## start DATASET RECORDS
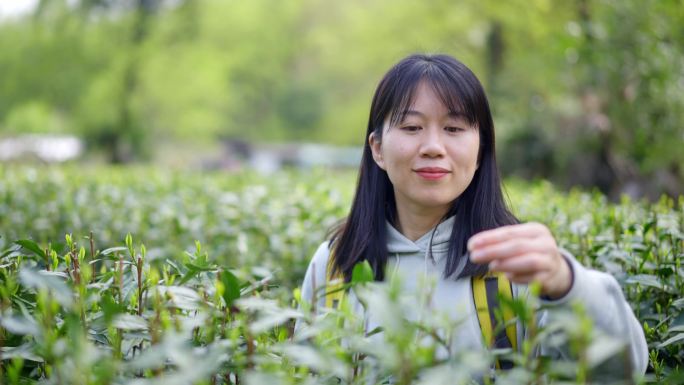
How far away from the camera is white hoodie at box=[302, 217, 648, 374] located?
116 centimetres

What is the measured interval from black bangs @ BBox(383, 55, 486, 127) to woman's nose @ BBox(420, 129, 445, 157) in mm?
78

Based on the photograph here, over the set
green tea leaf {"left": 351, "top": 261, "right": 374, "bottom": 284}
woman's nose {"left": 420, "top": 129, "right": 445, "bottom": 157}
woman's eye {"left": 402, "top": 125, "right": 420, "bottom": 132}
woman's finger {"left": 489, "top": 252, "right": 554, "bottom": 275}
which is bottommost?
green tea leaf {"left": 351, "top": 261, "right": 374, "bottom": 284}

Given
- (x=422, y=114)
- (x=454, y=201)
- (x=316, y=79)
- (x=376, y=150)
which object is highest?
(x=316, y=79)

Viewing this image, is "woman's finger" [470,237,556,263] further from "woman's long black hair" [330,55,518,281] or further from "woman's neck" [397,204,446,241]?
"woman's neck" [397,204,446,241]

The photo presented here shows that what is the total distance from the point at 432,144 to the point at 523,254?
0.72 metres

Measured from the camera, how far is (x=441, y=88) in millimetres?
1819

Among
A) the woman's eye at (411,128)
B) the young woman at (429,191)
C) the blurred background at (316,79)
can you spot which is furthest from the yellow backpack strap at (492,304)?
the blurred background at (316,79)

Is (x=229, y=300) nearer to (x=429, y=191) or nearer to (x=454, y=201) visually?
(x=429, y=191)

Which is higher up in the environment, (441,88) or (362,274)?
(441,88)

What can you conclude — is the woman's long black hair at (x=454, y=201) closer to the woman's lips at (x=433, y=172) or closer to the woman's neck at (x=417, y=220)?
the woman's neck at (x=417, y=220)

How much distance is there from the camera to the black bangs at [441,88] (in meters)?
1.82

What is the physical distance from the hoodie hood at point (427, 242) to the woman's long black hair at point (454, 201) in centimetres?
2

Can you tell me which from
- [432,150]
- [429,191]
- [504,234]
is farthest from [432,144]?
[504,234]

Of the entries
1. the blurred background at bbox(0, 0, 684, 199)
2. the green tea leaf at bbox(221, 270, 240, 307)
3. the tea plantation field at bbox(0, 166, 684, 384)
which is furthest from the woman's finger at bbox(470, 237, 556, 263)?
the blurred background at bbox(0, 0, 684, 199)
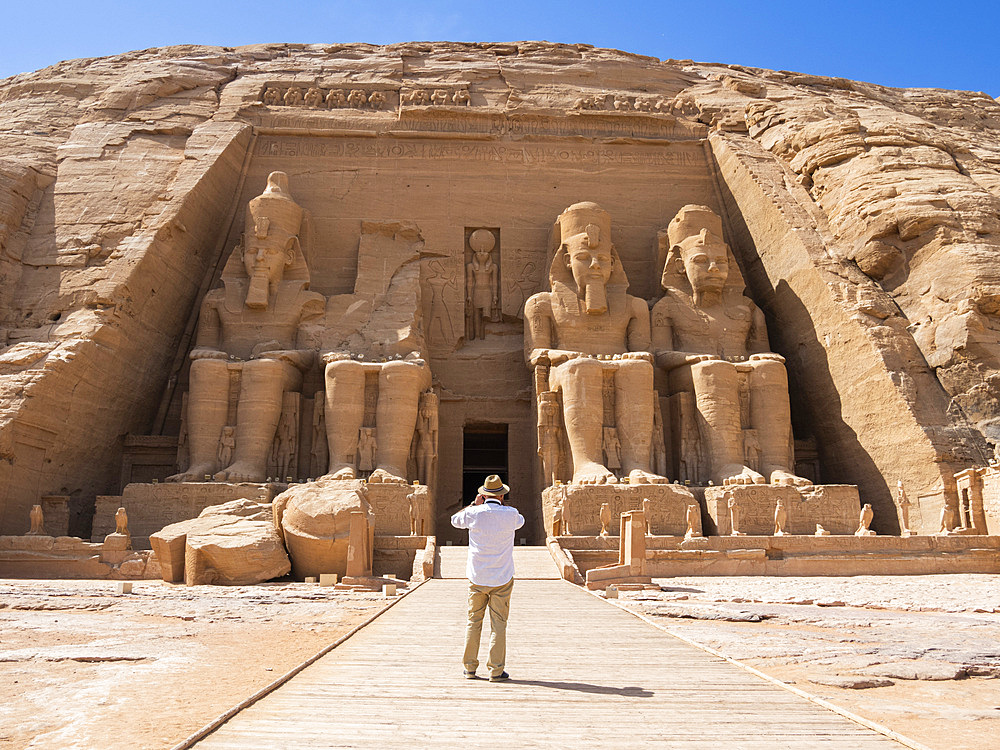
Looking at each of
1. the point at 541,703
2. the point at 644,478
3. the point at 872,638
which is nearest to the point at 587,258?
the point at 644,478

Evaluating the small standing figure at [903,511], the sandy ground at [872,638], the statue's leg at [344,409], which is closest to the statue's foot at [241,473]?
the statue's leg at [344,409]

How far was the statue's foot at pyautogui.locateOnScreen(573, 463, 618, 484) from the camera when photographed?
10.4 meters

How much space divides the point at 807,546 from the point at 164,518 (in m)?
7.36

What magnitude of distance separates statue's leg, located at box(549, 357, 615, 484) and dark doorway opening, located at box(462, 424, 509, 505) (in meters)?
2.10

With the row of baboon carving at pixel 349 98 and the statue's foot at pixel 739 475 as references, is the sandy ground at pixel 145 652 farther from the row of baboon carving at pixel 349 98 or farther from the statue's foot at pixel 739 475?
the row of baboon carving at pixel 349 98

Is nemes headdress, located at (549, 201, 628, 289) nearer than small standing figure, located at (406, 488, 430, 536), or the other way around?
small standing figure, located at (406, 488, 430, 536)

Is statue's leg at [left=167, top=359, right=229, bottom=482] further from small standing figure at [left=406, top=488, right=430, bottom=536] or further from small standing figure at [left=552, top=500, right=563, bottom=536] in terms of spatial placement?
small standing figure at [left=552, top=500, right=563, bottom=536]

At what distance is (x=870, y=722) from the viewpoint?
103 inches

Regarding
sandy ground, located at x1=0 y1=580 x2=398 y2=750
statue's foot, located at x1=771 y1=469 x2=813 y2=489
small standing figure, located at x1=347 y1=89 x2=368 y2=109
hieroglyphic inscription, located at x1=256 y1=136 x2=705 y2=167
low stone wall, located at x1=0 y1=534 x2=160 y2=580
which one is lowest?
sandy ground, located at x1=0 y1=580 x2=398 y2=750

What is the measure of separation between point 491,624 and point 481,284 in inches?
414

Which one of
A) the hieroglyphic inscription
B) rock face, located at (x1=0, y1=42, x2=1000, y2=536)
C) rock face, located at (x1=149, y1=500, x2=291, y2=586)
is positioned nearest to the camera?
rock face, located at (x1=149, y1=500, x2=291, y2=586)

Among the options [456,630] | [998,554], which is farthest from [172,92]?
[998,554]

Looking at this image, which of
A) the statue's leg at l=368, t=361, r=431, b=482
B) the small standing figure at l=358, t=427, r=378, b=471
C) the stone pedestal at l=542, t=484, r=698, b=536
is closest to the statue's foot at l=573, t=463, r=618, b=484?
the stone pedestal at l=542, t=484, r=698, b=536

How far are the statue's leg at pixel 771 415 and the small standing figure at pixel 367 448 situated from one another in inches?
201
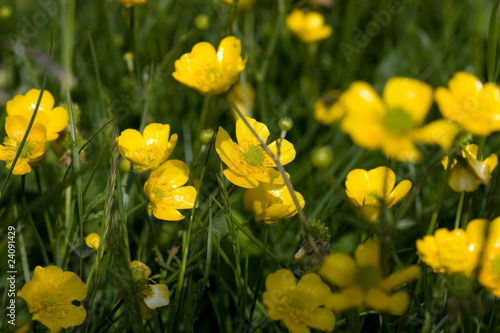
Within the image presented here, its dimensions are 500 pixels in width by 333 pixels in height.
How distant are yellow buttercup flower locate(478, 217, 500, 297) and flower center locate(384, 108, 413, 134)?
0.25m

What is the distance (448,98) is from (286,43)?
153 cm

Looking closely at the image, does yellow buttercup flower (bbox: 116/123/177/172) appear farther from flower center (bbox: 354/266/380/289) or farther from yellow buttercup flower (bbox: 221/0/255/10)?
yellow buttercup flower (bbox: 221/0/255/10)

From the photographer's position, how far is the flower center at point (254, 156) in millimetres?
1128

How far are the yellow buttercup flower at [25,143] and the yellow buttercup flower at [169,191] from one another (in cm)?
24

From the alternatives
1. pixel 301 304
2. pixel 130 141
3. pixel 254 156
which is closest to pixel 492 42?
pixel 254 156

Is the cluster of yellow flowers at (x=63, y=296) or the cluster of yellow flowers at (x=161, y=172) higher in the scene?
the cluster of yellow flowers at (x=161, y=172)

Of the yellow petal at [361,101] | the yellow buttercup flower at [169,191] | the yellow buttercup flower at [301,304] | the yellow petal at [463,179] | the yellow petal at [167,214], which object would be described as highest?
the yellow petal at [361,101]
## end DATASET RECORDS
§ EXERCISE: Give every line of the data above as a JSON list of strings, one string per line, with blank lines and the pictures left out.

§ COMPLETE ANSWER:
[
  "How far away from the camera is white hoodie at box=[302, 217, 648, 374] located?",
  "116 centimetres",
  "What is the measured interval from black bangs @ BBox(383, 55, 486, 127) to woman's nose @ BBox(420, 129, 445, 157) in mm?",
  "78",
  "Based on the photograph here, over the set",
  "green tea leaf {\"left\": 351, \"top\": 261, \"right\": 374, \"bottom\": 284}",
  "woman's nose {\"left\": 420, \"top\": 129, \"right\": 445, \"bottom\": 157}",
  "woman's eye {\"left\": 402, \"top\": 125, \"right\": 420, \"bottom\": 132}",
  "woman's finger {\"left\": 489, \"top\": 252, \"right\": 554, \"bottom\": 275}",
  "which is bottommost?",
  "green tea leaf {\"left\": 351, \"top\": 261, \"right\": 374, \"bottom\": 284}",
  "Given",
  "- (x=422, y=114)",
  "- (x=454, y=201)",
  "- (x=316, y=79)",
  "- (x=376, y=150)",
  "which object is highest?",
  "(x=316, y=79)",
  "Viewing this image, is \"woman's finger\" [470,237,556,263] further from \"woman's long black hair\" [330,55,518,281] or further from \"woman's neck\" [397,204,446,241]?",
  "\"woman's neck\" [397,204,446,241]",
  "The photo presented here shows that what is the total distance from the point at 432,144 to the point at 523,254?",
  "0.72 metres",
  "Measured from the camera, how far is (x=441, y=88) in millimetres?",
  "1819",
  "Among",
  "A) the woman's eye at (411,128)",
  "B) the young woman at (429,191)",
  "C) the blurred background at (316,79)",
  "can you spot which is furthest from the yellow backpack strap at (492,304)?",
  "the blurred background at (316,79)",
  "Is (x=229, y=300) nearer to (x=429, y=191) or nearer to (x=454, y=201) visually?",
  "(x=429, y=191)",
  "Which is higher up in the environment, (441,88) or (362,274)?",
  "(441,88)",
  "What can you conclude — is the woman's long black hair at (x=454, y=201) closer to the woman's lips at (x=433, y=172) or closer to the woman's neck at (x=417, y=220)?",
  "the woman's neck at (x=417, y=220)",
  "How much distance is there from the camera to the black bangs at [441,88] (in meters)?",
  "1.82",
  "What is the physical distance from the hoodie hood at point (427, 242) to the woman's long black hair at point (454, 201) in centimetres?",
  "2",
  "Can you tell me which from",
  "- [432,150]",
  "- [429,191]",
  "- [504,234]",
  "is farthest from [432,144]?",
  "[504,234]",
  "Of the entries",
  "1. the blurred background at bbox(0, 0, 684, 199)",
  "2. the green tea leaf at bbox(221, 270, 240, 307)",
  "3. the tea plantation field at bbox(0, 166, 684, 384)",
  "which is furthest from the woman's finger at bbox(470, 237, 556, 263)?",
  "the blurred background at bbox(0, 0, 684, 199)",
  "Looking at each of",
  "1. the point at 541,703",
  "2. the point at 644,478",
  "3. the point at 872,638",
  "which is nearest to the point at 587,258?",
  "the point at 644,478",
  "Evaluating the small standing figure at [903,511], the sandy ground at [872,638], the statue's leg at [344,409], which is closest to the statue's foot at [241,473]?",
  "the statue's leg at [344,409]",
  "How far was the statue's foot at pyautogui.locateOnScreen(573, 463, 618, 484) from the camera when photographed?",
  "10.4 meters",
  "How much space divides the point at 807,546 from the point at 164,518 (in m)?",
  "7.36",
  "What magnitude of distance separates statue's leg, located at box(549, 357, 615, 484) and dark doorway opening, located at box(462, 424, 509, 505) (in meters)?",
  "2.10",
  "With the row of baboon carving at pixel 349 98 and the statue's foot at pixel 739 475 as references, is the sandy ground at pixel 145 652 farther from the row of baboon carving at pixel 349 98 or farther from the statue's foot at pixel 739 475?",
  "the row of baboon carving at pixel 349 98",
  "Is nemes headdress, located at (549, 201, 628, 289) nearer than small standing figure, located at (406, 488, 430, 536), or the other way around?",
  "small standing figure, located at (406, 488, 430, 536)",
  "Is statue's leg at [left=167, top=359, right=229, bottom=482] further from small standing figure at [left=406, top=488, right=430, bottom=536] or further from small standing figure at [left=552, top=500, right=563, bottom=536] in terms of spatial placement?",
  "small standing figure at [left=552, top=500, right=563, bottom=536]",
  "At what distance is (x=870, y=722) from the viewpoint?",
  "103 inches",
  "Regarding",
  "sandy ground, located at x1=0 y1=580 x2=398 y2=750",
  "statue's foot, located at x1=771 y1=469 x2=813 y2=489",
  "small standing figure, located at x1=347 y1=89 x2=368 y2=109",
  "hieroglyphic inscription, located at x1=256 y1=136 x2=705 y2=167",
  "low stone wall, located at x1=0 y1=534 x2=160 y2=580",
  "which one is lowest?",
  "sandy ground, located at x1=0 y1=580 x2=398 y2=750",
  "What is the measure of separation between point 491,624 and point 481,284 in inches?",
  "414",
  "Which one of",
  "A) the hieroglyphic inscription",
  "B) rock face, located at (x1=0, y1=42, x2=1000, y2=536)",
  "C) rock face, located at (x1=149, y1=500, x2=291, y2=586)",
  "is positioned nearest to the camera?",
  "rock face, located at (x1=149, y1=500, x2=291, y2=586)",
  "Among the options [456,630] | [998,554], which is farthest from [172,92]?",
  "[998,554]",
  "Looking at this image, which of",
  "A) the statue's leg at l=368, t=361, r=431, b=482",
  "B) the small standing figure at l=358, t=427, r=378, b=471",
  "C) the stone pedestal at l=542, t=484, r=698, b=536",
  "is closest to the statue's foot at l=573, t=463, r=618, b=484?",
  "the stone pedestal at l=542, t=484, r=698, b=536",
  "How far are the statue's leg at pixel 771 415 and the small standing figure at pixel 367 448 situated from one another in inches?",
  "201",
  "Within the image presented here, its dimensions are 500 pixels in width by 333 pixels in height.",
  "How distant are yellow buttercup flower locate(478, 217, 500, 297) and flower center locate(384, 108, 413, 134)?",
  "0.25m",
  "What is the distance (448,98) is from (286,43)?",
  "153 cm",
  "Looking closely at the image, does yellow buttercup flower (bbox: 116/123/177/172) appear farther from flower center (bbox: 354/266/380/289) or farther from yellow buttercup flower (bbox: 221/0/255/10)?",
  "yellow buttercup flower (bbox: 221/0/255/10)",
  "From the photographer's position, how far is the flower center at point (254, 156) in millimetres?",
  "1128",
  "How far are the yellow buttercup flower at [25,143] and the yellow buttercup flower at [169,191] from one another (in cm)?",
  "24",
  "From the alternatives",
  "1. pixel 301 304",
  "2. pixel 130 141",
  "3. pixel 254 156",
  "which is closest to pixel 492 42?",
  "pixel 254 156",
  "Is the cluster of yellow flowers at (x=63, y=296) or the cluster of yellow flowers at (x=161, y=172) higher in the scene?",
  "the cluster of yellow flowers at (x=161, y=172)",
  "Of the yellow petal at [361,101] | the yellow buttercup flower at [169,191] | the yellow buttercup flower at [301,304] | the yellow petal at [463,179] | the yellow petal at [167,214], which object would be described as highest?",
  "the yellow petal at [361,101]"
]